Les chiffres clés - 34% des consommateurs utilisent Internet avant de faire un achat en magasin
- 31% des consommateurs visitent un magasin avant de faire un achat en ligne
- 25% de ceux qui achètent en ligne n'auraient pas acheté autrement
- Jusqu'à 95% des ventes en ligne sont incrémentales aux ventes en magasins physiques, en particulier pour les vêtements

(Source étude Deloitte pour eBay 2013)
Grégory Pouy - blogueur et fondateur de LaMercatique
Bio express Diplômé d'Euromed et de l'Aston Business School, Grégory Pouy, fondateur de LaMercatique possède plus de 10 années d'expérience dans le marketing et la communication. Il a passé 6 ans chez l'annonceur en marketing "classique", puis 5 ans en agence (Vanksen, Nurun). En 2012, il a fondé le cabinet de conseil LaMercatique, afin d'accompagner les entreprises et les organisations dans la compréhension et l'intégration du digital.

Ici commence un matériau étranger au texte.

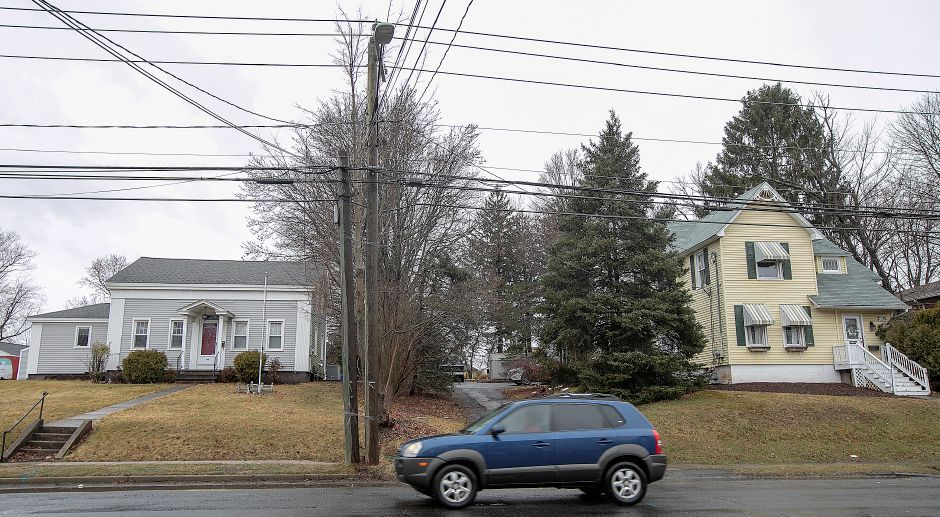 A motorist travels past 19th century homes at 60 Broad St., left, and 66 Broad St., right, in Meriden on Friday.  A Harwinton developer won Planning Commission approval last week to build a retail building at 60 and 66 Broad St.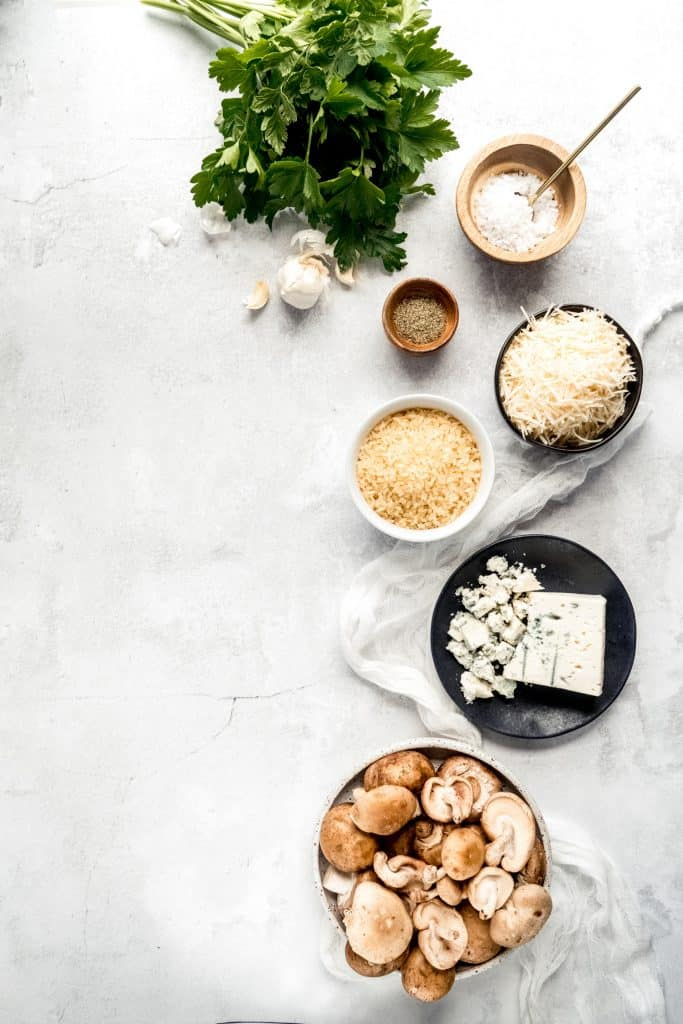 Instant pot Mushroom Gorgonzola risotto ingredients in bowls on background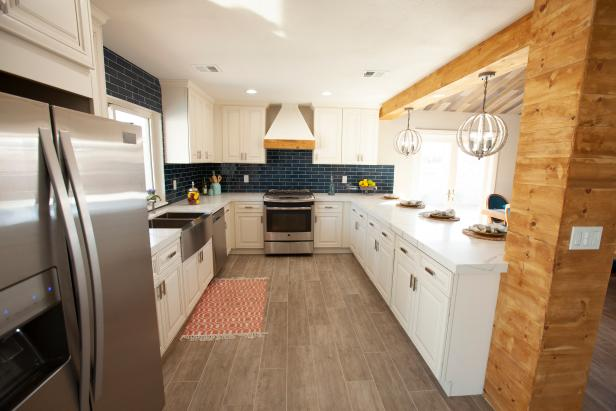 Neutral  Kitchen with Blue Tile Backsplash and White Cabinets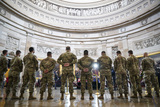 Photo - WASHINGTON DC - APRIL 13 National Guard troops pay their respects at the casket of the late US Capitol Police officer William Billy Evans during a memorial service as Evans lies in honor in the Rotunda at the US Capitol on April 13 2021 in Washington DC Officer Evans was killed in the line of duty during the attack outside the US Capitol on April 2 He is thesixthCapitol Police officer to die in the line of duty in the nearly 200 years since the force was created Credit Drew Angerer  Pool via CNPAdMedia
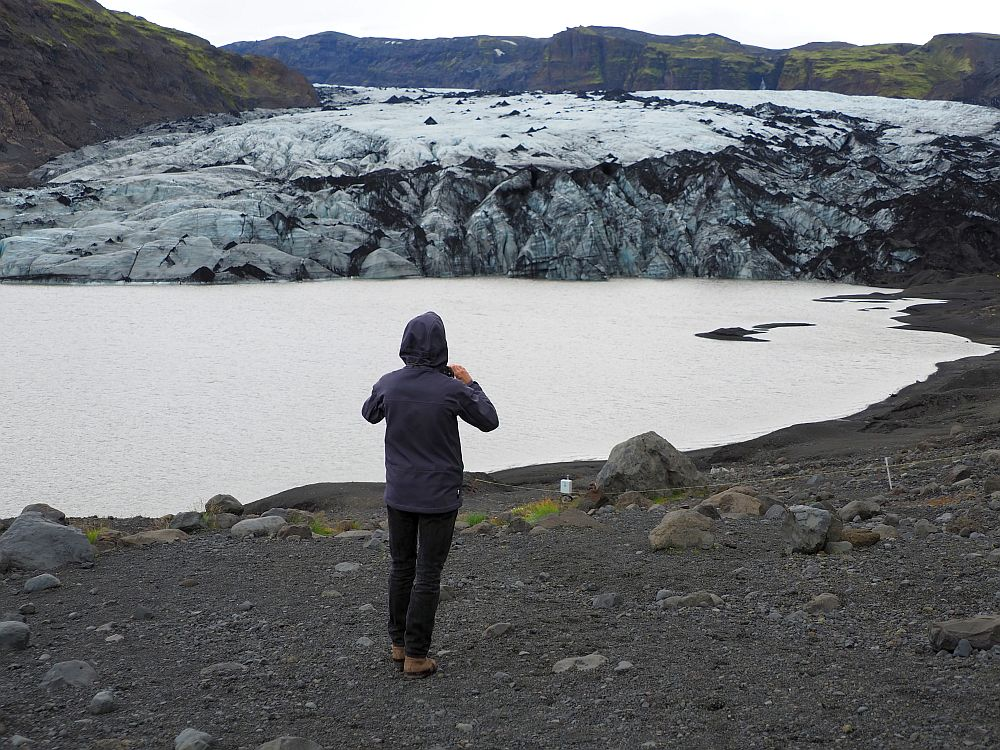 In the foreground, Albert stands with his back to the camera looking toward the glacier, holding his phone to take a picture. In front of him is the meltwater lake, and beyond that is the glacier: a feild of bluish ice with an almost vertical shelf at the lakeside where chunks have broken off.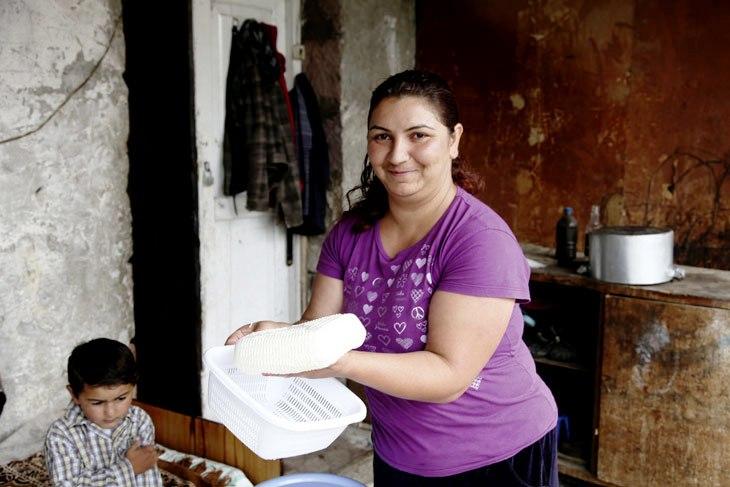 Frau zeigt den selbst hergestellten Käse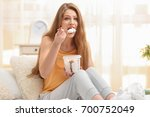 emotional pregnant woman eating ... | Shutterstock . vector #700752049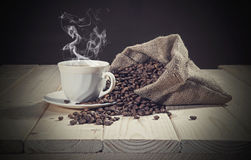 Burlap sack full of coffee beans Stock Photo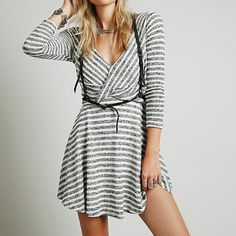 ✨SALE✨HOST PICKFree People Maverick NWT•Never Worn Marled stripes lend eye-catching dimension to a flirty dress that features a plunging surplice neckline in front and back and a playful A-line skirt. - 62% polyester, 38% cotton - Machine wash cold, tumble dry low NO TRADES • Price Is Firm Free People Dresses Mini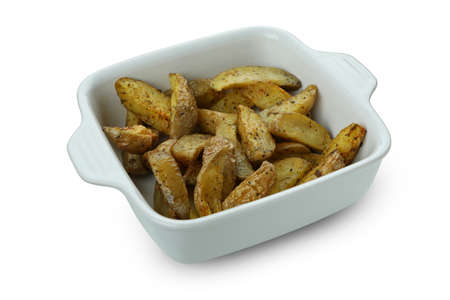 Bowl with potato wedges isolated on white background 免版税图像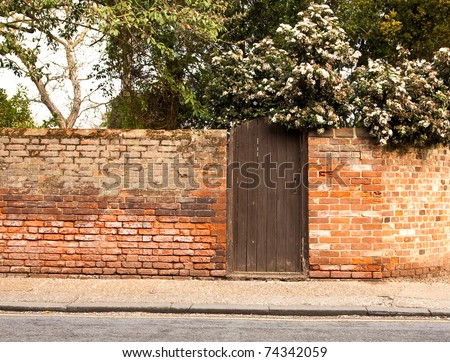 Nice wooden gate in a red brick wall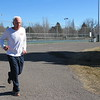 Staff photo by Cathy Spaulding<br /> Jim Webb does a lap around the tennis courts parking lot at Honor Heights Park during a mid-morning run. He has run marathons in Boston and Dallas.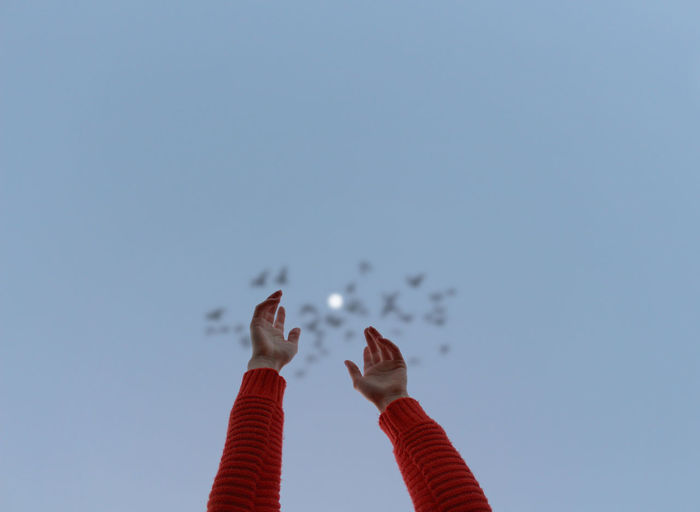 Low angle view of woman flying against clear sky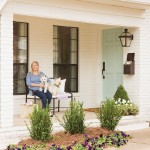 Olivia Ramsey and her westies, Junebug and Mac, greet guests at the home's front door.  | Cottage Charmer | At Home in Arkansas | April 2016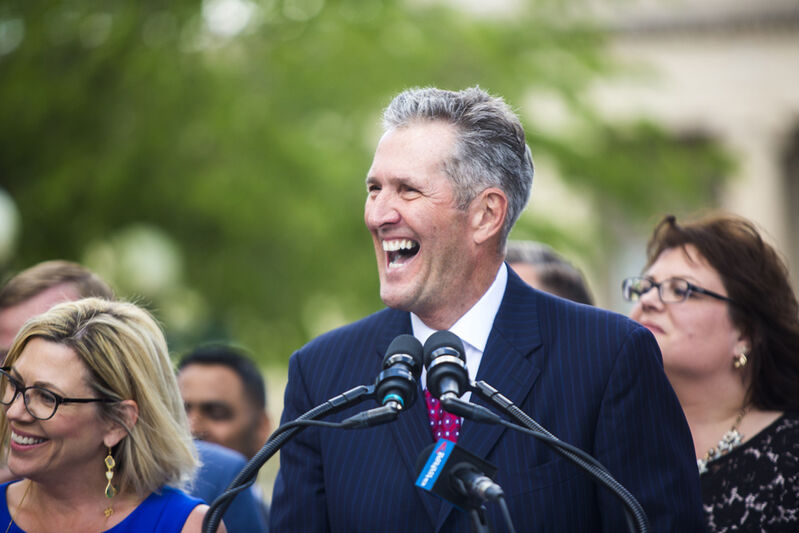 Premier Brian Pallister announces a September election date in front of the Manitoba Legislative Building with his cabinet last week.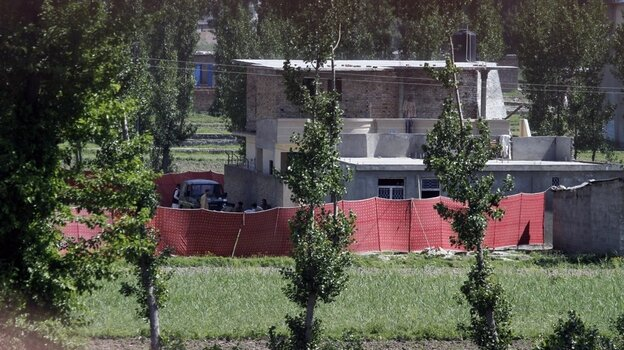 Pakistan army soldiers are seen near the house in Abbottabad where bin Laden was killed. More Photos.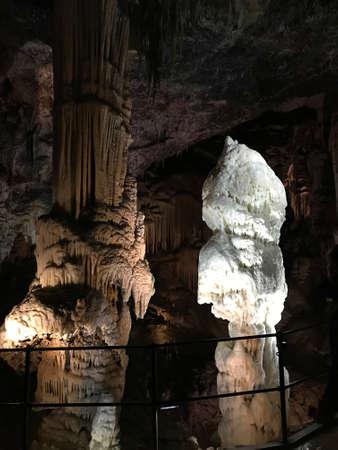 Stalactite and stalagmite of Postojna Cave in Slovenia.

Il est aussi formateur, intervenant (Dauphine, Essec, Hetic), et blogueur depuis 2005.

Son twitter : @gregfromparis
Peut-on encore parler de e-commerce alors que le consommateur est devenu multicanal ?
Grégory Pouy : « Aujourd'hui le e-commerce, c'est 5% du business et 20% des ventes tous secteurs confondus, dans les meilleures estimations. Avec une exception dans le tourisme cependant. Tout est tellement intégré et interconnecté, qu'il est de plus en plus compliqué de segmenter un acte d'achat digital de A à Z. Le consommateur se moque de savoir s'il est on ou off-line. Il veut trouver l'information et l'expérience la plus fluide possible, en fonction de son emploi du temps et de ses propres critères. Il est temps d'enlever le « e » de e-commerce. »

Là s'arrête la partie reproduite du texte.